FAIR data is here to stay, but where is the tooling?

On the 8th of November 2017 we attended the FAIR data tooling meeting organized mainly for developers interested/involved in FAIR. We were invited to present about what we currently do and what we need from the community to increase the FAIRness of our portfolio. In this blogpost we want to share our insights and ideas from this meeting.

During the meeting, we heard some interesting presentations from the community which immediately addressed our concerns. There is a lot of interest in FAIR data right now. The main reason for this high interest is, well let’s be honest, who does not want their data to be Findable, Accessible, Interoperable and Reusable? How to achieve this is still unclear for most researchers, as it will take an effort from all data layers (e.g., raw data, processed data, etc):

  • Researchers will need to plan their data usage and data management.
  • Software developers will need to adjust their tooling to support FAIR data.
  • Research domains will need to establish ontologies to use

and these are not the only three things needed.

Achieving "full FAIRness" of a dataset in one go and till the end of times will never be possible. There will always be new techniques released more compliant to the FAIR principles. However, it is really inspiring to see how far the FAIR data community has come after all the effort and time invested in FAIR over the last couple of years. For example, a part of the community has realised a piece of the Personal Health Train. What they achieved is an algorithm which learns to do predictions about which radio treatment is best suited based on the data inside hospitals all over the world, without the data ever leaving the hospital.

FAIR metrics and tooling

Our main goal for attending the meeting was to see which solutions we could add to our portfolio.

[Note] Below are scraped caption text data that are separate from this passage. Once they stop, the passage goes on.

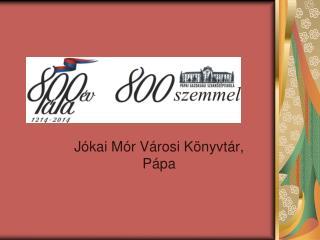 Pápa 800-800 szemmel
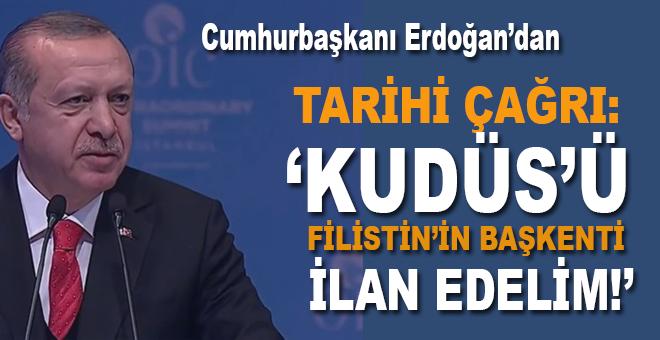 """Erdoğan'dan tarihî çağrı; """"Kudüs'ü Filistin'in Başkenti ilân edelim!"""""""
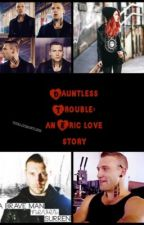 Dauntless Trouble: An Eric love story by adreamoftinylove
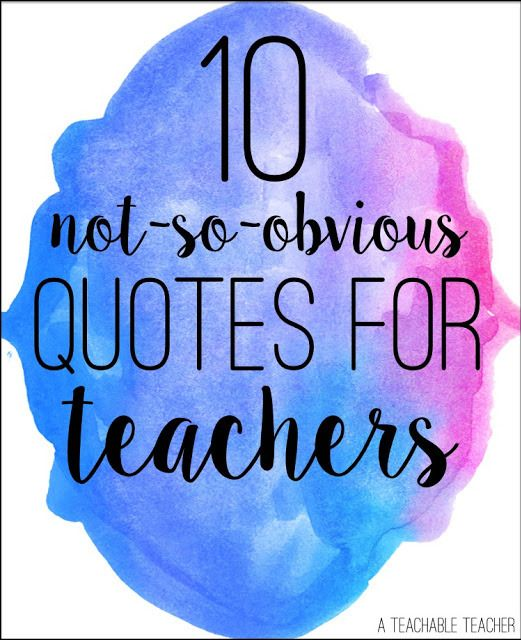 10 Not So Obvious Quotes for Teachers - A Teachable Teacher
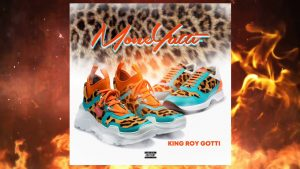 "King Roy Gotti's new single ""MONEYATTI"" has the streets and clubs lit"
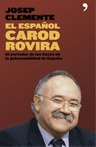 EL ESPAÑOL CAROD ROVIRA.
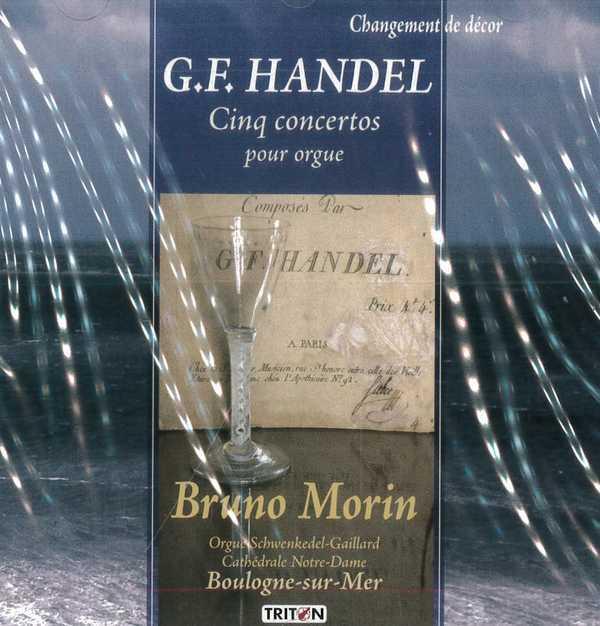 G. F HANDEL 5 CONCERTOS POUR ORGUE B. MORIN - CD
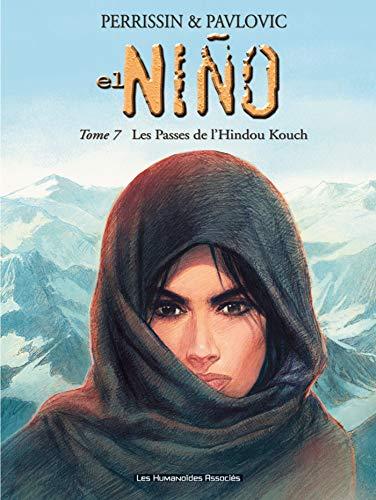 EL NINO T07 : LES PASSES DE L'HINDOU KOUCH: PERRISSIN CHRISTIAN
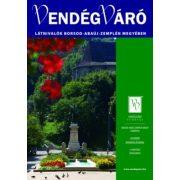 Látnivalók Borsod-Abaúj-Zemplén megyében Vendégváró útikönyv Well-Press kiadó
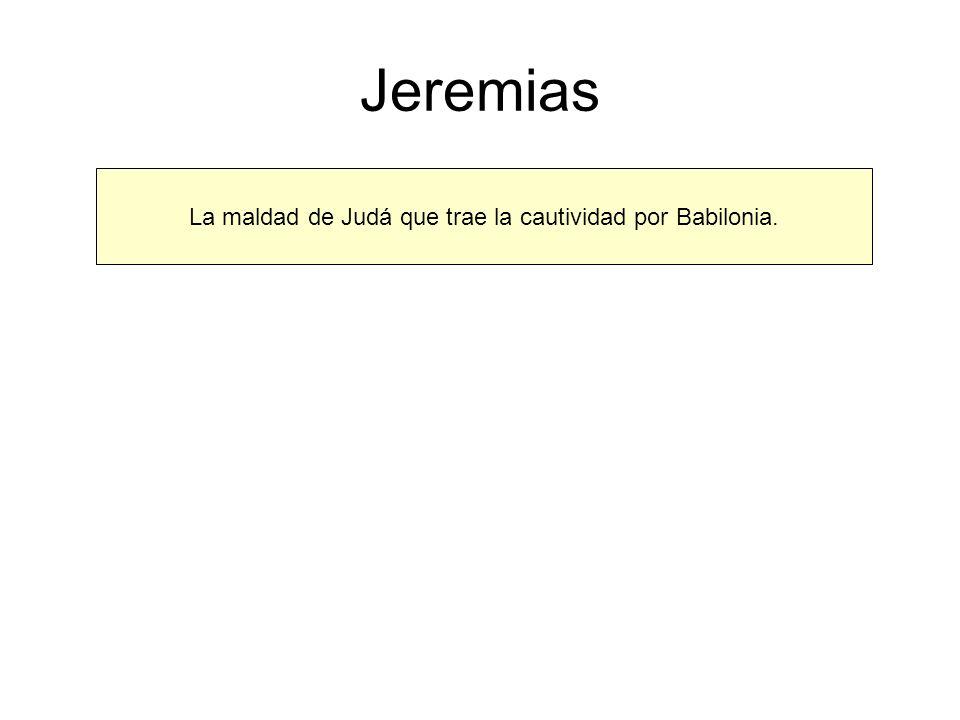 Jeremias La maldad de Judá que trae la cautividad por Babilonia.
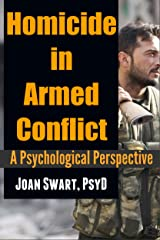 Homicide in Armed Conflict: A Psychological Perspective (Terrorism and Armed Conflict Book 1) Kindle Edition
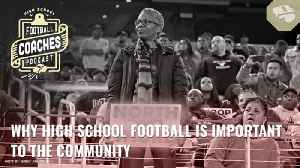 Why high school football is so important to the community [Video]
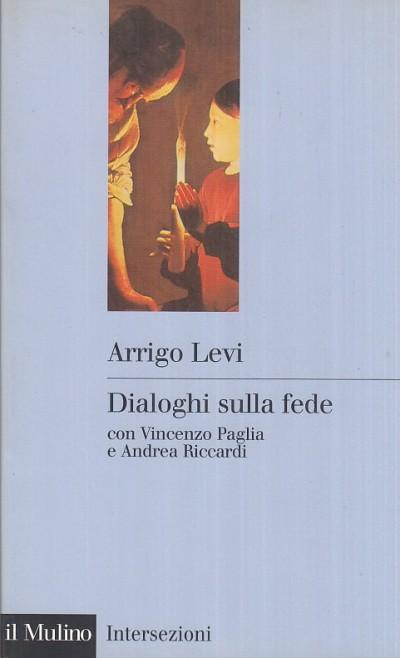Dialogo sulla fede con vincenzo paglia e andrea riccardi - Levi Arrigo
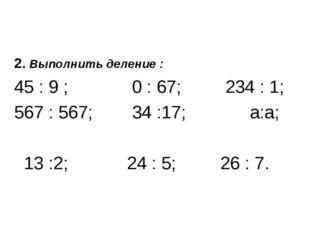 2. Выполнить деление : 45 : 9 ; 0 : 67; 234 : 1; 567 : 567; 34 :17; а:а; 13 :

The talk from Luiz Bonino, from DTL and GO-FAIR, on the process of creating FAIR metrics, which will cover every aspect of FAIR on every scale, was one of the most reassuring presentations we heard. We believe that these metrics will give us concrete feedback about how FAIR our infrastructure is and what we will need to improve during our journey towards an infrastructure capable of handling and analysing fully compliant FAIR data.

The presentation by Morris Swertz from UMC Groningen, one of the FAIR pioneers, on the FAIR tooling they are currently creating, gave a good insight on the practicality of FAIR.

How do you transform data which is not FAIR, into FAIR data? What challenges lay ahead for us in this task? His presentation highlighted how fundamentally important FAIR data points, such as we created for tranSMART during our FAIR hackathon, are to becoming Findable and Accessible.

So what are we currently working on at The Hyve?

Right now we are working on establishing an infrastructure capable of handling data as FAIRly as possible. We presented the approach we want to take and discussed it with the community. We received a lot of positive feedback from the community, which encourages us to start putting it into practice even more than we currently do.